Now, I’m not talking about hybrids, just EVs that are powered by externally charged batteries.
Regarding hybrids, I bought a Prius years ago and drove everybody crazy on the freeways by driving 55 in a 65 zone in pursuit of the brass ring of 75 miles per gallon via what was then called “hypermiling.”
The car felt like a tin can to me, and after a while I sold it. Nevertheless, at some point I might consider one with a more comfortable interior. A car that can generate its own electricity makes some sense.
Not so an EV.
Elon Musk is clearly a brilliant guy, but the most salient part of his brilliance may be his salesmanship.
A few years ago, a few of those same octogenarian, then septuagenarian, tennis players I spoke of above, the more affluent ones anyway, started to show up in Teslas.
I have to admit I had a tinge of jealousy. The tech was pretty cool. That mammoth computer screen—assuming you could take your eyes off it while driving, and I wasn’t sure I could—was more than a little impressive.
I was told you could surf the internet while waiting to have your battery charged. (That I could do it on my phone too didn’t immediately penetrate.)

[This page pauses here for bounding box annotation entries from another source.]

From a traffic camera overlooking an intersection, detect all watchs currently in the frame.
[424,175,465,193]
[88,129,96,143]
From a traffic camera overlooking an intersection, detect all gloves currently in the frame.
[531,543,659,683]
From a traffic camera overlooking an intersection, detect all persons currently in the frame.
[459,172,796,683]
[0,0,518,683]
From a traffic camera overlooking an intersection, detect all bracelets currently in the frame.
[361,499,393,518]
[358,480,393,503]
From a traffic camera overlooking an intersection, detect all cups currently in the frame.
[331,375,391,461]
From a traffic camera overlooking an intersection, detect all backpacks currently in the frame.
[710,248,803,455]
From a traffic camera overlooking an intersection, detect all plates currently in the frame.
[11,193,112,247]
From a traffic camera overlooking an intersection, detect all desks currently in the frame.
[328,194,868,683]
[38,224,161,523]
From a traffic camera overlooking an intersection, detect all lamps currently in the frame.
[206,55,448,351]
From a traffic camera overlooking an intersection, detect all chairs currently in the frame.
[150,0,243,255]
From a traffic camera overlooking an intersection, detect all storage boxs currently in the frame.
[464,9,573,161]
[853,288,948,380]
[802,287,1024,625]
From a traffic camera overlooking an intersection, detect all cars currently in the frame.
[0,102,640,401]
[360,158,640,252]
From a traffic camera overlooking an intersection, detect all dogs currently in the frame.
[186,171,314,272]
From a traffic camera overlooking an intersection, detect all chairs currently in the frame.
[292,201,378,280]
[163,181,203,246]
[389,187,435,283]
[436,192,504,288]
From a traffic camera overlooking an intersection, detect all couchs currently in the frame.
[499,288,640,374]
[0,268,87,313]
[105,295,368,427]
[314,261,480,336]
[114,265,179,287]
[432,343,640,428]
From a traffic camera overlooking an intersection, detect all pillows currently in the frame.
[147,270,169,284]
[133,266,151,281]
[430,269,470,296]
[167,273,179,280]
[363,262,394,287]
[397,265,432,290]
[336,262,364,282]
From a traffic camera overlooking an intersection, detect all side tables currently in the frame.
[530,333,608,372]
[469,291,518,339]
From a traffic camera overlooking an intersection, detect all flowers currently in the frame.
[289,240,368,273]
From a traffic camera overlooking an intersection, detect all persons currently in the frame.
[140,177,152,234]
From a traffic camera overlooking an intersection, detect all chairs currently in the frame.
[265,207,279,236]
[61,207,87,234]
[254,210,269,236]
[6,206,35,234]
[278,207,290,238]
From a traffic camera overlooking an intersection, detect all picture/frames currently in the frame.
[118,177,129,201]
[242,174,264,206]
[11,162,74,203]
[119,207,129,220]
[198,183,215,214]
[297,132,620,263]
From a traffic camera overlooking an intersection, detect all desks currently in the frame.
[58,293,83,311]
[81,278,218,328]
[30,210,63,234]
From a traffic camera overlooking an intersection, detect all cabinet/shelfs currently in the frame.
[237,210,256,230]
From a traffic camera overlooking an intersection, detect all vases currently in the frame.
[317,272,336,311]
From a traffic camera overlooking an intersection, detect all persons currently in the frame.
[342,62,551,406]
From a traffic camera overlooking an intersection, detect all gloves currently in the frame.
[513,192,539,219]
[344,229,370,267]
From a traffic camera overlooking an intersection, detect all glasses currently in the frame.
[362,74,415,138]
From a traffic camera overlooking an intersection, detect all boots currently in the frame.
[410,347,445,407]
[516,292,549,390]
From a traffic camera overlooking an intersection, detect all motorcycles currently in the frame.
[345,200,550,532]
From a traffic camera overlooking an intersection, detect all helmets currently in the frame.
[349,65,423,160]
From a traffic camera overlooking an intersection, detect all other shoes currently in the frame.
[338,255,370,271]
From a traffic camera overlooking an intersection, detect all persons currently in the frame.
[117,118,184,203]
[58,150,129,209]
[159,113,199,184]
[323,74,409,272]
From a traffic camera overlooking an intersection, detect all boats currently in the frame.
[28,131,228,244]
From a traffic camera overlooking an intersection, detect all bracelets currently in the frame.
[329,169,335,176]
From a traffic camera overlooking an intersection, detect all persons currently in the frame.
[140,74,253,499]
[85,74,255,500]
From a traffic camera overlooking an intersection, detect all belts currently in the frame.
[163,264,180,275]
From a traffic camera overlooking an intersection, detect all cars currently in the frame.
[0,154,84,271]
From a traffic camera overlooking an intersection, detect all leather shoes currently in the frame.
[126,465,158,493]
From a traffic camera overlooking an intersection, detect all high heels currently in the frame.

And that big boy was fast, super-fast. You could go from 0 to 60 in the time you could say “Jack Robinson.”
But was that useful? Where could you do it, unless you wanted to spend your days at a track?
I recalled that years back (1980ish) I had bought a used Porsche 911 from a friend. I took it out a few nights later to drive down to a motel in Palm Desert where I did some of my writing then.